═════ PROVIDED PASSAGE

Y2Kyoto: The Planet Has An Actuary

California’s Insurance Crisis;

A long-term change in the frequency or intensity of extreme weather events would indeed alter the risk of loss. But insurance is about the management of risk. Without risk, insurance could not exist. As Cuthbert Heath, an early innovator in catastrophe insurance, explained more than a century ago: “Any risk is insurable at the right price.”

Changing risk does not lead to uninsurability. However, changing risk while restricting the ability to price appropriately in response, could lead to uninsurability. It is pricing, not risk, that underlies California’s insurance crisis. Let’s take a closer look.

Back in 1998, soon after Chris Landsea and I published our first paper estimating what damage past hurricanes would do under contemporary levels of population and wealth, we were contacted by someone in Florida’s government involved with insurance regulation. We were asked if we could apply our normalization just to hurricanes that affected Florida. We performed the requested analysis and shared our findings with Florida officials — Normalized hurricane losses for Florida under our methods implied much greater risk of loss than other contemporary methods of loss estimation, and thus implied a need for higher insurance rates for Florida homeowners. We did not hear back.

6 Replies to “Y2Kyoto: The Planet Has An Actuary”

  1. Rate suppression is a great way of putting your risk on others. Legislate to keep the rates so low that the insurance companies flee the state. Form a state-run insurance company that pretends to offer insurance but that is so under-funded it could never realistically cover a major disaster. Wait for a disaster to occur, have the state-run insurer go bankrupt, run to the state to cover the balance, and have the state run to the federal government to provide most of the funding using money from taxpayers from other states who have a properly operating insurance industry. You really don’t need to insure, you just need to participate to the point that you can throw in the towel. It’s the son in the basement who doesn’t live at home scenario.

    1. Steve

      Excellent post.

      I’ll add this. The state-run insurance company execs will all collect healthy bonuses.

      Banks do much the same thing. How many banks have taken big risks, collected healthy exec bonuses, and then rely on tax payers for bail outs when their risks fail, due to yet another ten sigma event?

══════════

*GOAL*. Please copy the insurance post between "6 Replies to" and "Excellent post.", inclusive, substituting "citizens" for "taxpayers".

═════ MATERIAL

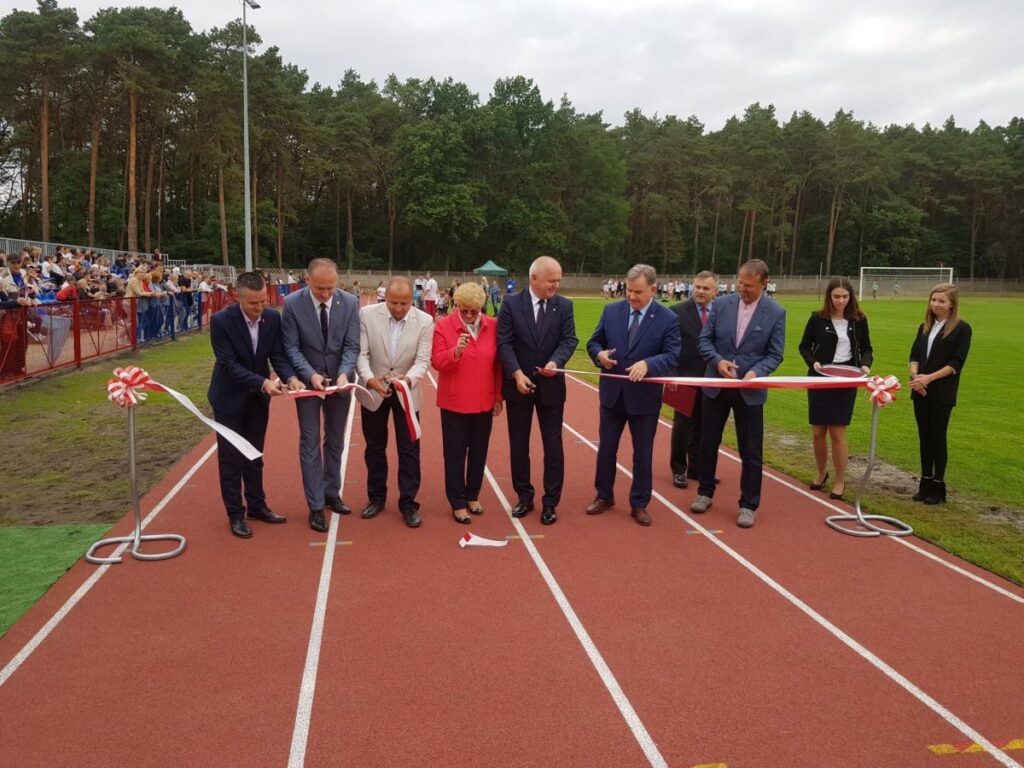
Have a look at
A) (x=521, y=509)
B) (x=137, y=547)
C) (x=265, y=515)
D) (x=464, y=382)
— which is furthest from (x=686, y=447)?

══════════

*IN RESPONSE*.
6 Replies to “Y2Kyoto: The Planet Has An Actuary”

  1. Rate suppression is a great way of putting your risk on others. Legislate to keep the rates so low that the insurance companies flee the state. Form a state-run insurance company that pretends to offer insurance but that is so under-funded it could never realistically cover a major disaster. Wait for a disaster to occur, have the state-run insurer go bankrupt, run to the state to cover the balance, and have the state run to the federal government to provide most of the funding using money from citizens from other states who have a properly operating insurance industry. You really don’t need to insure, you just need to participate to the point that you can throw in the towel. It’s the son in the basement who doesn’t live at home scenario.

    1. Steve

      Excellent post.